もっと笑止なのは朝日ね。「頑張れ日本」初め対朝日集団訴訟原告人数3万人超えているのに、こんな小熊の論掲載して危機感無いのかね?というレベル。
もっとも、朝日は「極右」のルペンを「右翼」と紹介して、彼女の言い分を思う存分紙面で語らせていますから、驚くことでもないかもしれませんが。

「歴史認識」に対する未来志向ってやつも、中韓を刺激するばかりではないでしょ。
先日来日したメルケル。彼女はもちろん保守政治家ですが、彼女に「中韓にも問題ある」と主張して納得されますかね?そんなわけないでしょ。
http://d.hatena.ne.jp/hokke-ookami/20150317/1426658313
アジア女性基金の大沼保昭が秦郁彦らとともに米マグロウヒル社に対して、慰安婦強制連行という記述は誤りだと主張していると。

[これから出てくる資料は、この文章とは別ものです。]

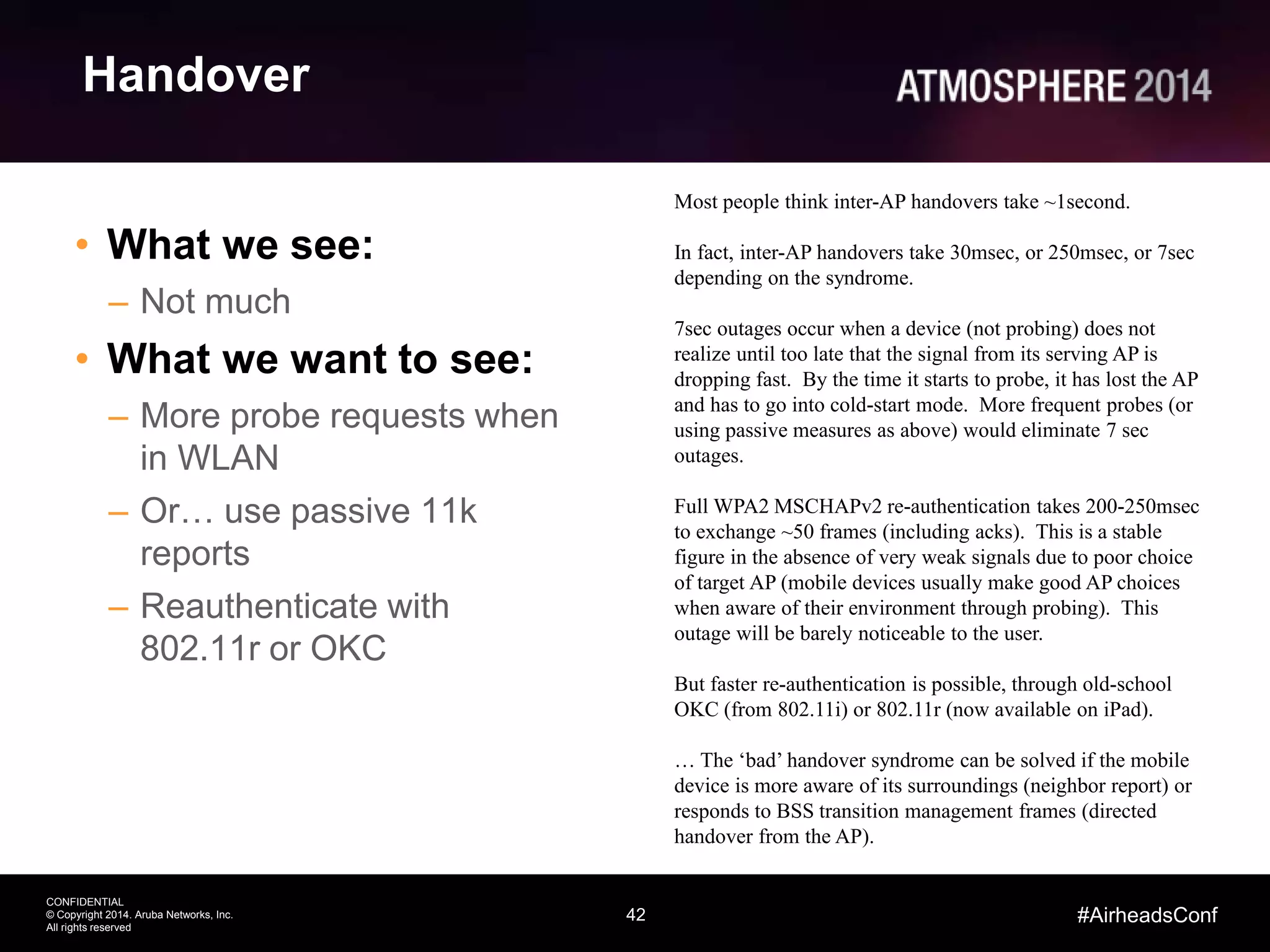 Handover

ATMOSPHERE 2014

• What we see:
– Not much
• What we want to see:
– More probe requests when in WLAN
– Or… use passive 11k reports
– Reauthenticate with 802.11r or OKC

Most people think inter-AP handovers take ~1second.

In fact, inter-AP handovers take 30msec, or 250msec, or 7sec depending on the syndrome.

7sec outages occur when a device (not probing) does not realize until too late that the signal from its serving AP is dropping fast. By the time it starts to probe, it has lost the AP and has to go into cold-start mode. More frequent probes (or using passive measures as above) would eliminate 7 sec outages.

Full WPA2 MSCHAPv2 re-authentication takes 200-250msec to exchange ~50 frames (including acks). This is a stable figure in the absence of very weak signals due to poor choice of target AP (mobile devices usually make good AP choices when aware of their environment through probing). This outage will be barely noticeable to the user.

But faster re-authentication is possible, through old-school OKC (from 802.11i) or 802.11r (now available on iPad).

… The ‘bad’ handover syndrome can be solved if the mobile device is more aware of its surroundings (neighbor report) or responds to BSS transition management frames (directed handover from the AP).

CONFIDENTIAL
© Copyright 2014. Aruba Networks, Inc.
All rights reserved

42

#AirheadsConf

秦はかつて日本兵総数を250~300万人としていたのに、今回100万人と主張して自説を補強していると。
その秦を外務省は「慰安婦問題のエキスパート」として海外メディア記者に紹介していると。
もともと大沼は挺体協に対する恨み節が目に余っていたわけですが、とうとうこんな歴史改ざん主義者と手を組んだということですね。

結局相対主義がこういった言説や現状を招いているわけで、私が批判しているのはそこです。
ですので、
>『自分の考えが右とか左とかは考慮に入れずに、単刀直入に意見をぶつけていく』
というスタンス
には大いに賛成しますが、原則を大事にしないとアッという間に持ってかれてしまいますよ、ということを言いたいわけです。
ちなみに私の場合の原則とは「人権」です。